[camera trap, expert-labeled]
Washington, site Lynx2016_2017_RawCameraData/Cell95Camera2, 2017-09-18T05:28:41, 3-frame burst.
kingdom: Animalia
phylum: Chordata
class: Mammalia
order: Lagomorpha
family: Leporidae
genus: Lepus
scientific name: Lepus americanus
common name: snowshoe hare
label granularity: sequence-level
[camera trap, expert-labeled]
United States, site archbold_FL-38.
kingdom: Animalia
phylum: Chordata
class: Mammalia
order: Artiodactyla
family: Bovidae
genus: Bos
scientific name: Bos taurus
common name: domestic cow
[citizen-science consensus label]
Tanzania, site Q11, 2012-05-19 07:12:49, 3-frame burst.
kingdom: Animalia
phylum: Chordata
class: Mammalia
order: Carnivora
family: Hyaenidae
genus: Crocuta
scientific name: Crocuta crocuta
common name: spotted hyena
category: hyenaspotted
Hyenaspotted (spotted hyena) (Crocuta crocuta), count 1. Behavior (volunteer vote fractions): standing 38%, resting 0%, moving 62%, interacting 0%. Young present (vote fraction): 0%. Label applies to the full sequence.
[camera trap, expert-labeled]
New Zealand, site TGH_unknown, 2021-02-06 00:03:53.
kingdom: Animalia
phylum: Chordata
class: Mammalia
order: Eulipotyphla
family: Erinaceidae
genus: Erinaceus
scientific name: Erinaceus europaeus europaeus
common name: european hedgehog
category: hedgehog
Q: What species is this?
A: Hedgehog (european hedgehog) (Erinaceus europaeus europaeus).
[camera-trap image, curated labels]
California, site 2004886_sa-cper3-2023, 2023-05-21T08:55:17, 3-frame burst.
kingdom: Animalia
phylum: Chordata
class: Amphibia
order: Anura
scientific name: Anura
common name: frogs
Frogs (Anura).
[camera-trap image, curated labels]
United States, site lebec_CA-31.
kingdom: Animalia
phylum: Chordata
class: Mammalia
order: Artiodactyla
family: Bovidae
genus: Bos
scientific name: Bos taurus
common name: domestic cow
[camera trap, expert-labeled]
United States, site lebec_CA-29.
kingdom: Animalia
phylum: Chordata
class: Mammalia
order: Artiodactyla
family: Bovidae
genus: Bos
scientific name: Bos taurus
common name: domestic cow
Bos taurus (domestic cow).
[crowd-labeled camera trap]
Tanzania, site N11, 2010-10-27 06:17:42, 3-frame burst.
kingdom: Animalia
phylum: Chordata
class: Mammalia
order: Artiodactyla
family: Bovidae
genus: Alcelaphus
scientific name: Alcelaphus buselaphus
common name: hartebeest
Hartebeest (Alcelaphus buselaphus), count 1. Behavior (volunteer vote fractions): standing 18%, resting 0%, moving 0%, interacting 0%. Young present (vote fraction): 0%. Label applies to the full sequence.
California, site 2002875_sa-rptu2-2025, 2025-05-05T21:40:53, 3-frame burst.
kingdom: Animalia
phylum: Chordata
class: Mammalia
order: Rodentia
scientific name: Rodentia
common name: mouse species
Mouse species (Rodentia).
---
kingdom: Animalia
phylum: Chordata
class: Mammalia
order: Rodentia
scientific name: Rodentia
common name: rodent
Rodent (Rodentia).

### What you have to do
An exact copy of the lines above, from the one containing "A: Hedgehog (european" through the one containing "scientific name: Alcelaphus buselaphus", is the whole of the answer.

### Written reply
A: Hedgehog (european hedgehog) (Erinaceus europaeus europaeus).
[camera-trap image, curated labels]
California, site 2004886_sa-cper3-2023, 2023-05-21T08:55:17, 3-frame burst.
kingdom: Animalia
phylum: Chordata
class: Amphibia
order: Anura
scientific name: Anura
common name: frogs
Frogs (Anura).
[camera-trap image, curated labels]
United States, site lebec_CA-31.
kingdom: Animalia
phylum: Chordata
class: Mammalia
order: Artiodactyla
family: Bovidae
genus: Bos
scientific name: Bos taurus
common name: domestic cow
[camera trap, expert-labeled]
United States, site lebec_CA-29.
kingdom: Animalia
phylum: Chordata
class: Mammalia
order: Artiodactyla
family: Bovidae
genus: Bos
scientific name: Bos taurus
common name: domestic cow
Bos taurus (domestic cow).
[crowd-labeled camera trap]
Tanzania, site N11, 2010-10-27 06:17:42, 3-frame burst.
kingdom: Animalia
phylum: Chordata
class: Mammalia
order: Artiodactyla
family: Bovidae
genus: Alcelaphus
scientific name: Alcelaphus buselaphus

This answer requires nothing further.